Veronica was the first to go. Then three more from her group of seven.

It was the sounds that she missed the most. When the birds were around in spring and summer, she hardly noticed them but now…the occasional visitors were not there any more.

Even the chipmunk with whom she had waged a battle, had gone. In her mind, she offered truce- you can come to my yard and I promise seeds, just don’t touch my sunflowers.

At that moment, all she wanted to do was sit by the window and watch the chipmunk make its hurried trips – from the neighbourhood pine trees to its den where it probably had a stash for winter – through her backyard fence. Merely thinking about its survival tactics lent an energy to her days.

A car screeched to a halt in the nearby Tim Hortons parking, breaking the silence of the afternoon. Must be a new driver or an angry one, she thought. But it instantly reminded her of something unexpected.

The way Jeff would clear his throat after he brushed his teeth thrice a day. He would never close the door behind him, causing reverberations of his throat-clearing sounds to reach the farthest corners of the house, making sure it hit her eardrums before losing steam.

65 years. Olive didn’t give up hope until a few months before Jeff left.

It was the sound that punctuated her days, though in the most annoying way. Some days she let it be but some days, she reminded him politely to shut the door before he launched into the sonic act. At least once a month, for several days in a row, she would lose her cool. But Jeff was okay with it. And that was amazing, she thought.

Occasionally, thinking about his calm reactions to her mild explosions would make her heart tender.

They had established a cadence to this. A slow, calm and understanding cadence.

Olive had prepared well for the silence. But occasionally unexpected sounds from her surroundings triggered memories.

The irony of things caught her unguarded. She didn’t appreciate silence now despite all her preparations to embrace it. When Daniel and David were in the house, she longed for everyone to leave so she could have the silence for herself.

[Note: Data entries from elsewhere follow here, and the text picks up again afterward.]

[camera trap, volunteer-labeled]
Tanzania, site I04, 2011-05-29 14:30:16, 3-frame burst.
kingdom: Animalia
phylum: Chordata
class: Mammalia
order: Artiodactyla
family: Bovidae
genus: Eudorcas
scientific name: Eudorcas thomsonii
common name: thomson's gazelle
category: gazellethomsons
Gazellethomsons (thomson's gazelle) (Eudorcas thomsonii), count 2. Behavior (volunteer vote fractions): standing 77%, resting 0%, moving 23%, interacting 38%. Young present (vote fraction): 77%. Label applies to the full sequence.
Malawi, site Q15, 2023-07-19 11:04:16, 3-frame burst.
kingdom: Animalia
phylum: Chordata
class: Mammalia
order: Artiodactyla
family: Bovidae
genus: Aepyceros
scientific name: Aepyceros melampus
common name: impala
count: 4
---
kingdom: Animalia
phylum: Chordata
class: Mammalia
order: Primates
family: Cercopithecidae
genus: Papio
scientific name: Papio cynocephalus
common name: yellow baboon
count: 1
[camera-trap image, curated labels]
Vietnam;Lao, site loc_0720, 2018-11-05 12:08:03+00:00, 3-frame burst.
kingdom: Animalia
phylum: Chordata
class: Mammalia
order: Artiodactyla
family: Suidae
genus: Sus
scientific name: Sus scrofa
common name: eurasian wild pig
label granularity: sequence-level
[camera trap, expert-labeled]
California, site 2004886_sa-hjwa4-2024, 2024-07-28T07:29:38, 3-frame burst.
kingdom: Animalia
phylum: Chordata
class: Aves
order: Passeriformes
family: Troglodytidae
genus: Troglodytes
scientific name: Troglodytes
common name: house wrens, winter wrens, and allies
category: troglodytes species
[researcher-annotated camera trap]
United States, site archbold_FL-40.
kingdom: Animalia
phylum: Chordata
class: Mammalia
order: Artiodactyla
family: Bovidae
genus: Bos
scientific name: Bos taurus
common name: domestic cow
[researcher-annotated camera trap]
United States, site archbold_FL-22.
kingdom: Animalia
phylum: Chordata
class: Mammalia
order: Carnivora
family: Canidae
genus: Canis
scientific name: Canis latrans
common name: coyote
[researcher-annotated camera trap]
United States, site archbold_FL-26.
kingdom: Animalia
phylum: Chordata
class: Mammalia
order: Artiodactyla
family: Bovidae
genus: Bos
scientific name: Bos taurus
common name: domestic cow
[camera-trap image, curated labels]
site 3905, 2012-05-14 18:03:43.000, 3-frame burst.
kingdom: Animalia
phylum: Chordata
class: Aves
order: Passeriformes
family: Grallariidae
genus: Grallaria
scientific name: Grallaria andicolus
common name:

When Jeff was around, she detested the times when he broke the permeating silence with his sounds which Olive thought were unwanted and avoidable. But the times when they put together their little dinners and ate them by the table under the beautiful lights , the time when they yanked the dahlia bulbs, and put away the Christmas tree long after Christmas- those were moments that she would hold dear.

Now she wished for the tap to run, for Jeff to putter around making the avoidable sounds…it didn’t matter if he left the door ajar.

Until the birds returned and the chipmunk came back, if at all it made it through the winter, she would not spare a single sound- she would hold onto them to go back in time. Just to be present in the past till the future arrived at her doorstep.